The distance metric being used is Euclidean distance. Any reason it can't be Euclidean distance squared? That way you can avoid having any sqrt() operations. Scanning through the code I don't see anything which requires Euclidean distance.

karelp commented 9 years ago

The squared Euclidean distance does not satisfy triangle inequality which vp-trees depend on. It would be nice to shave off the extra time the sqrt takes but the search produces incorrect results without it.

lessthanoptimal commented 9 years ago

Yeah this line would get messed up by the change: if (node.left != null && dist - tau <= node.threshold) {

There's a comment in the code saying quick select might be better. A library with quick select is already included. Think it's worth the effort of changing the code?

karelp commented 9 years ago

Yes, that's precisely the problematic line.

The QuickSelect class cannot be currently used as it is not generic enough for the vp-tree needs. Basically, each step of the vp-tree building procedure partitions the points to two groups - "closer than the pivot" and "farther than the pivot". That's where quick select is used to do this efficiently in an expected O(N) time.

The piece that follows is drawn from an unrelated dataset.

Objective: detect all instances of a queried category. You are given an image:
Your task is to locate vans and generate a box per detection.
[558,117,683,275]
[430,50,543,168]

The problem is that each step requires a different comparator as it has a different pivot. Also we only points not yet in the tree are partitioned and as a bonus the partition is applied to two lists - items and itemData. This means the QuickSelect class would need to support a custom Comparator and allow running on subarrays. Then the vp-tree implementation would need to merge items and itemData into one array.

This would probably lead to some overhead and the question is whether it's worth it - hence the TODO.